# Chain-of-Thought (CoT) Prompting
### Enhancing the Eedi dataset with some help from ChatGPT

![image.png](attachment:92959ec5-65e4-4497-b0a9-b225449870da.png)

Chain-of-Thought (CoT) Prompting is the notion of presenting an LLM with examples of reasoning-through-problems as opposed to just question / answer pairs.

The idea is that by showing an LLM how to solve problems step-by-step - it might mimic those problem solving methods in its own responses (obtaining better results).

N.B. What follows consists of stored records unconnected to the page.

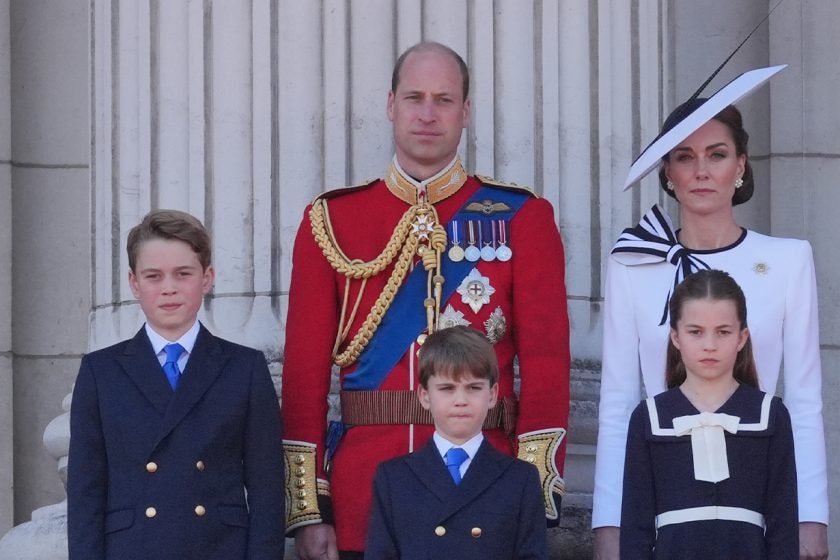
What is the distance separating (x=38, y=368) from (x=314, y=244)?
2.48 metres

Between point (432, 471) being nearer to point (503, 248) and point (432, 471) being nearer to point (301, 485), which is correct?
point (301, 485)

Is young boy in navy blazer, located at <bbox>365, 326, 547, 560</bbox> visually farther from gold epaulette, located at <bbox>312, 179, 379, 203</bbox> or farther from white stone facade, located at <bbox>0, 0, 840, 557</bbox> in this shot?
white stone facade, located at <bbox>0, 0, 840, 557</bbox>

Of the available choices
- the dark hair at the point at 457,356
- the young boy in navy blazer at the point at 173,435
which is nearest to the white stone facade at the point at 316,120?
the young boy in navy blazer at the point at 173,435

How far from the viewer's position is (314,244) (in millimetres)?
4984

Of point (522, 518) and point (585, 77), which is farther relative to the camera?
point (585, 77)

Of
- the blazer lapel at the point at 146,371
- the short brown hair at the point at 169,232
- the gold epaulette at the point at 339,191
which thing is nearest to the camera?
the blazer lapel at the point at 146,371

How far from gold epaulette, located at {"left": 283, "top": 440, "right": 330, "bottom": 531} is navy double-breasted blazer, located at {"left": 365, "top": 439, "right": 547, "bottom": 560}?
0.32 meters

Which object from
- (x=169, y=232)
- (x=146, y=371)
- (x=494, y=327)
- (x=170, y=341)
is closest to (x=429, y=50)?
(x=494, y=327)

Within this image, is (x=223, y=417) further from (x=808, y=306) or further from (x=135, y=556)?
(x=808, y=306)

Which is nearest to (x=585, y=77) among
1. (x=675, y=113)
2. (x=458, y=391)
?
(x=675, y=113)

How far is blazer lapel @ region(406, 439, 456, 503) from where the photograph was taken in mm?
4441

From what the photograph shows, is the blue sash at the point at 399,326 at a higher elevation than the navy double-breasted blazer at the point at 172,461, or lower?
higher

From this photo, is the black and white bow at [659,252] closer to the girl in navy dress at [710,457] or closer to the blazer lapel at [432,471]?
the girl in navy dress at [710,457]

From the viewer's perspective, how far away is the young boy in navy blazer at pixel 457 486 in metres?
4.41
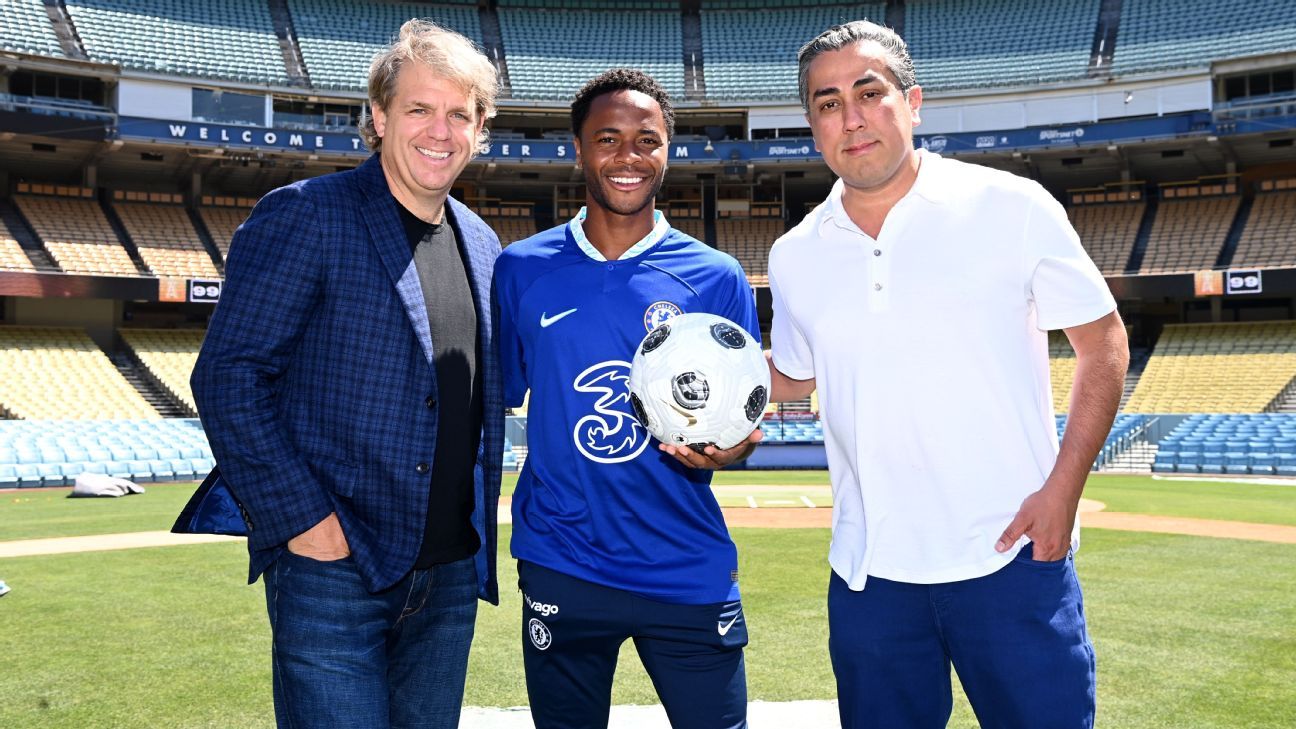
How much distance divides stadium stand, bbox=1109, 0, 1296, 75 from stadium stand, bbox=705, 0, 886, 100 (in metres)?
10.7

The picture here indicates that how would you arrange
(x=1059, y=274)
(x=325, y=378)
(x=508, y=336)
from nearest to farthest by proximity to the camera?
1. (x=1059, y=274)
2. (x=325, y=378)
3. (x=508, y=336)

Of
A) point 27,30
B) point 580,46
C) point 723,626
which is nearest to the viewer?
point 723,626

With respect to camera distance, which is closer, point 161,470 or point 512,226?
point 161,470

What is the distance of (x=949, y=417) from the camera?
9.46ft

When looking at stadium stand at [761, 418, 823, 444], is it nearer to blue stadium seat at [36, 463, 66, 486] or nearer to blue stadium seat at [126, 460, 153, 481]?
blue stadium seat at [126, 460, 153, 481]

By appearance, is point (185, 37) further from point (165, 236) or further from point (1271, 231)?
point (1271, 231)

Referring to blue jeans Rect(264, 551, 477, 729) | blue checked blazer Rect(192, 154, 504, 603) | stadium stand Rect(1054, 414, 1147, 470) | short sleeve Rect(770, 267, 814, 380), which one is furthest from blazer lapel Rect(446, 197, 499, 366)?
stadium stand Rect(1054, 414, 1147, 470)

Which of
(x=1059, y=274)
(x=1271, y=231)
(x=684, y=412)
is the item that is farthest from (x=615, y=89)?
(x=1271, y=231)

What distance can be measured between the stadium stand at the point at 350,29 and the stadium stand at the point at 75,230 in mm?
10239

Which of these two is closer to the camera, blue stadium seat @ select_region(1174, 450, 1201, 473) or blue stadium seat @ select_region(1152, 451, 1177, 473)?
blue stadium seat @ select_region(1174, 450, 1201, 473)

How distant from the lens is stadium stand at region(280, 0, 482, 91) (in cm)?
4106

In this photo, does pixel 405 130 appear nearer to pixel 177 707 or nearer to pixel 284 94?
pixel 177 707

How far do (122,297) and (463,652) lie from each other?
35.6 m

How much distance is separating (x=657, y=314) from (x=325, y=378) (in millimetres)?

In this notebook we recruit ChatGPT to recreate the chain-of-thought thinking that human evaluators might have used to label misconceptions in the Eedi competition dataset.

This notebook outputs a complete copy of the train data augmented with the "reasoning" behind both the correct answers and each misconception.

You can use this dataset to generate your own CoT prompt sequences for inference or model training!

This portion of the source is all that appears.